元上司のディッキーに依頼されて行った身辺調査の記憶を探っても、ひと昔前のカルハリアスにあった特徴は微塵も見えなかった。
(あの人も変わった。人ってそんなに簡単に変われるものかしら? すくなくともわたしは無理。――でも、このままじゃいけないのは事実……。カルハリアスさんはどうして変われたんだろう?)

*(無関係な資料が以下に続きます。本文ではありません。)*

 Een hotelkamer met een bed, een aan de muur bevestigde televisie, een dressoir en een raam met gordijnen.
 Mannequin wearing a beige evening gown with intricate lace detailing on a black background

そんなエイミーの夢想を破ったのは、当のカルハリアスだった。
「エイミーさん、そのテーブルの上にあるのはなんですか?」
長椅子に寝転んだ彼女は、けだるそうに視線をテーブルに向けていった。
「ああそれね、もらいものなの。……オブジェっていうのかしら? 名前とか知らないけど……」
長椅子の後に立っていた老人は、背凭れに両手をついてエイミーの顔を覗き込むようにしていった。

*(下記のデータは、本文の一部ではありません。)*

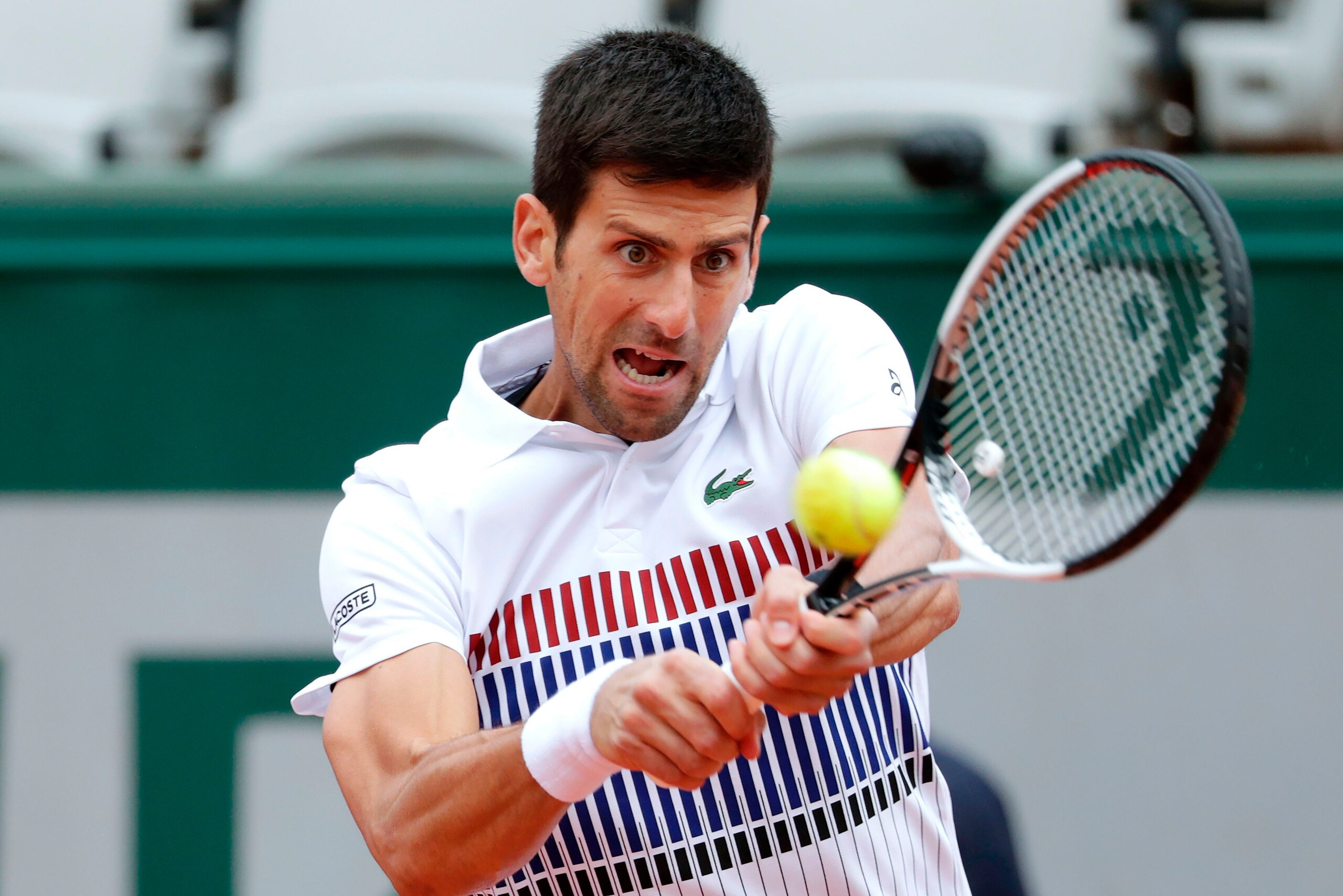 Serbia's Novak Djokovic returns the ball to Austria's Dominic Thiem during their tennis match at the Roland Garros 2017 French Open on June 7, 2017 in Paris.  / AFP PHOTO / Thomas SAMSON        (Photo credit should read THOMAS SAMSON/AFP/Getty Images)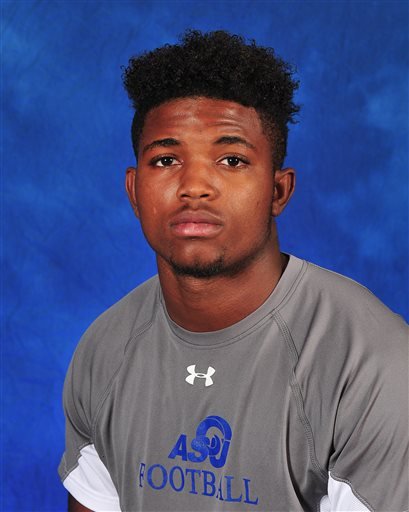 State University shows Christian Taylor. A police officer in suburban Dallas shot and killed Taylor a Angelo State University football player during a struggle after the unarmed 19-year-old crashed a car through the front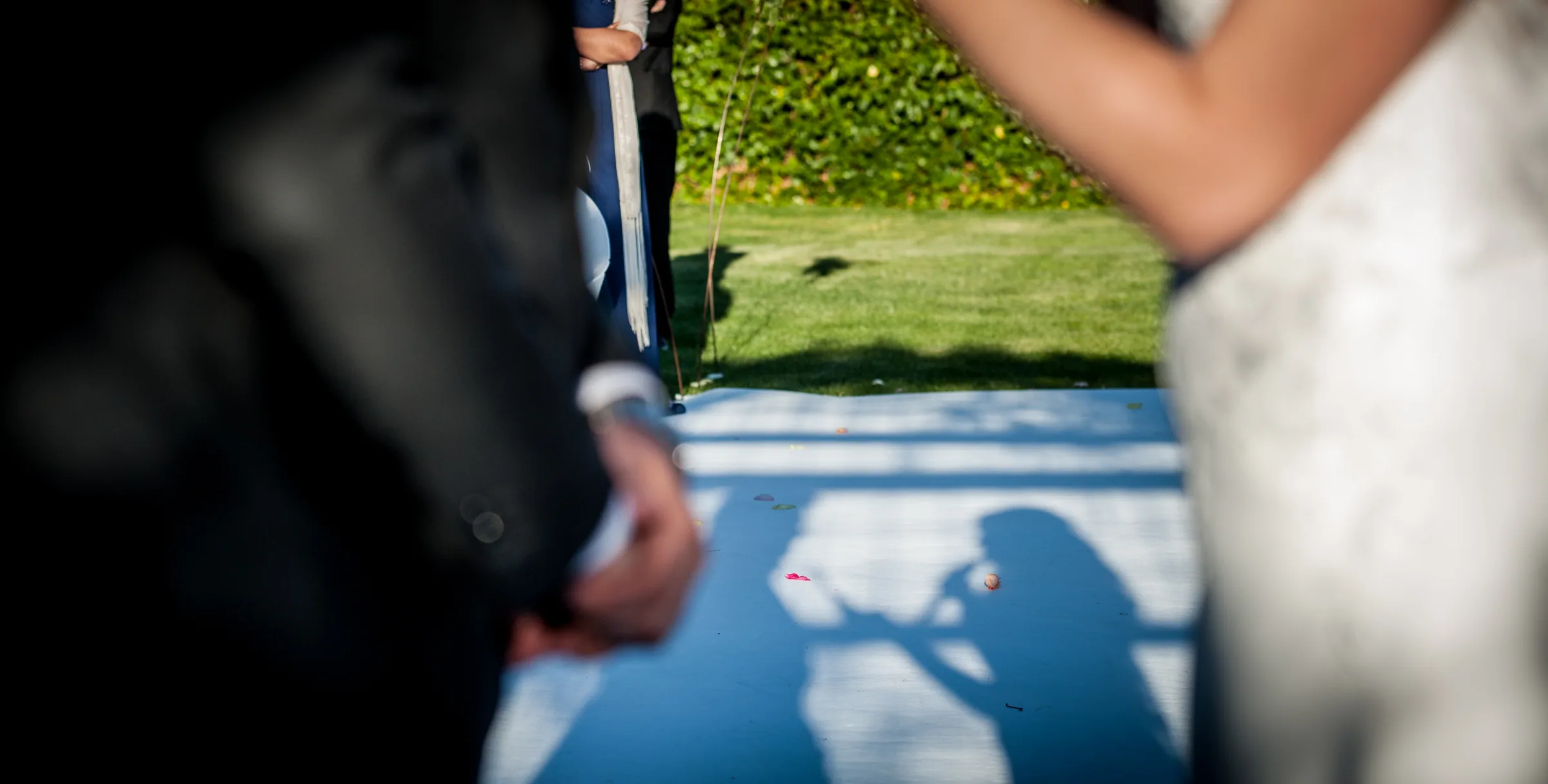 Detalle de las sombras de los novios sobre el suelo junto a la novia y el novio en Retamares Experience.
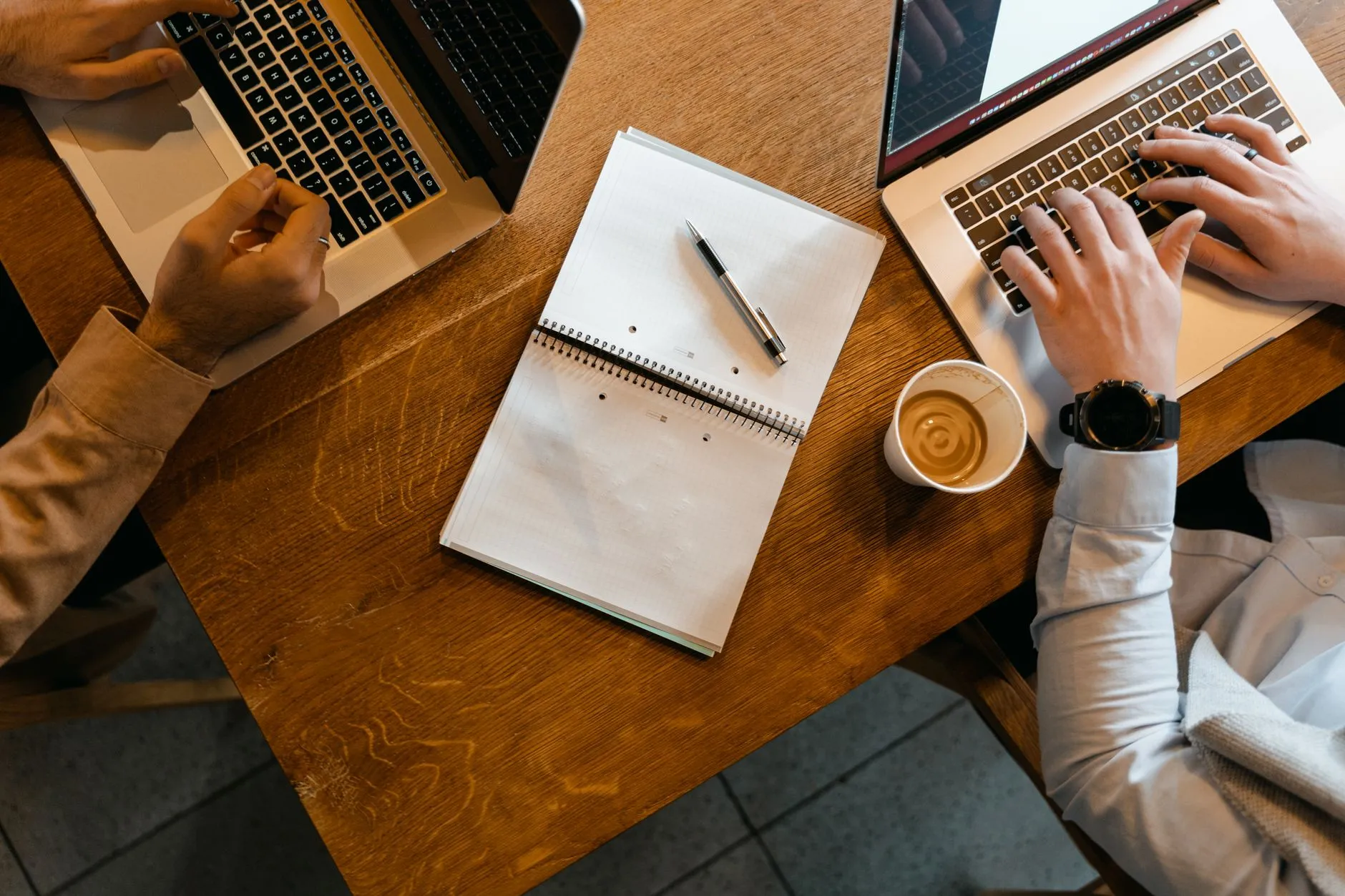 two people typing on laptops side by side at a wooden table, seen from above
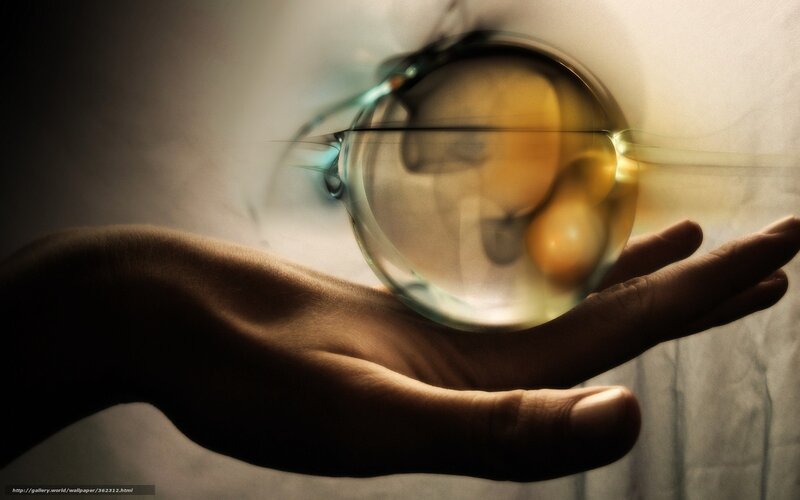 Hand Holding Glowing Orb — Brown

「白蛇ですね。白蛇に間違いありません。――それ、大事にするといいですよ。もしかすると……」
二人のやりとりを耳にしていたのか、電話中だったエポラールが大きな声で釘を刺した。
「カール、やめておくれよ。この子にゃあ物語はわかりゃしないって。とんだ勘違いをおこして、またろくでもないことをしでかすだけさ」
だが、カルハリアスはそれには構わず遠慮がちに語りかけた。
「エイミーさん、ぜんぶは話せませんが、グリム童話にある『白い蛇』ですよ」
それだけいうと老人はにっこり微笑んで、また自分の仕事に戻っていった。
彼女がむっくりと上体を起こして、テーブルに置かれたそれを手に取ろうとしたとき、蛇の目がきらりと光った。
「なに? なんなの?」
そのとき、エイミーの脳裏にいまだ見たことのない自分の姿が閃光のように燦めいた。
沢山のポケットがあるベストを着て、マイクを手にしてインタビューしている姿が。
(あの人、わたしになにを伝えたかったんだろう? でも、自分のいいたいことを遠慮なくいうようになったのは間違いない……。でもそれってお婆ちゃんもそうよね? なに? どういうこと? ――待って、わかったわ! 信念ね――。わたしが失くしてしまったのはそれじゃない? 例え誰かを守れなかろうが、わたしは守ったんだと、わたしはわたしを信じればいいんじゃない? 多くの人を守るって訳にはいかないかもだけど……。いや、待って、待って、待ってよ。いい方法があるじゃない。そうよ、わたしジャーナリストになればいいのよ。そうして守りたい気持ちをみんなに伝えるの。きっとわかってくれる人はいるわ。そうよ、それでいいのよ……。ジャーナリストの仕事なんて、これっぽっちも知らないけど、いまからだって遅くはないでしょ? それにフリーランスなら、お婆ちゃんみたいに人脈も必要ない。組織のことを考えて動かなくてもいい。――影で誰かを支える秘書とは正反対だけど、やってやれないことはないわ。わたし、わたし……守ってみたい!)
それからというもの、エイミーはいままでとは打って変わったように活発になった。
エポラール邸を出たり入ったりしては、ジャーナリストに必要だと思えるものを手当たりしだいに買い込みはじめた。
「またあの子は、なにもいわずになにかやりはじめたよ……。まあ、蛇のようにとぐろを巻いて拗ねてるよりは可愛げがあるけど」
そんなエイミーを見た祖母のコメントは、相変わらず容赦なかったが、カルハリアスは黙ってにこにこしながら彼女を見守っていた。
一週間が過ぎたころ、エイミーは祖母にいった。
「お婆ちゃん、ルフトさんに会いたい。ぜんぶ話しておきたいの。ありったけの気持ちぜんぶよ。それで、わたしはこれまでのこと納得できると思う。きっとそれで、ルフトさんも納得してくれると思う」
「そうかい、わかった。だけどもう次はないと思いなさいよ」
エポラールは彼女なりの仕方で孫娘の背中を押した。
しかし、エイミーの胸には、いまだ納得できていない痼が残っていた。
ディッキーとリッキーが姿を消し、なにひとつ語られなかったその理由が、胸の奥底に息づいていたのだった。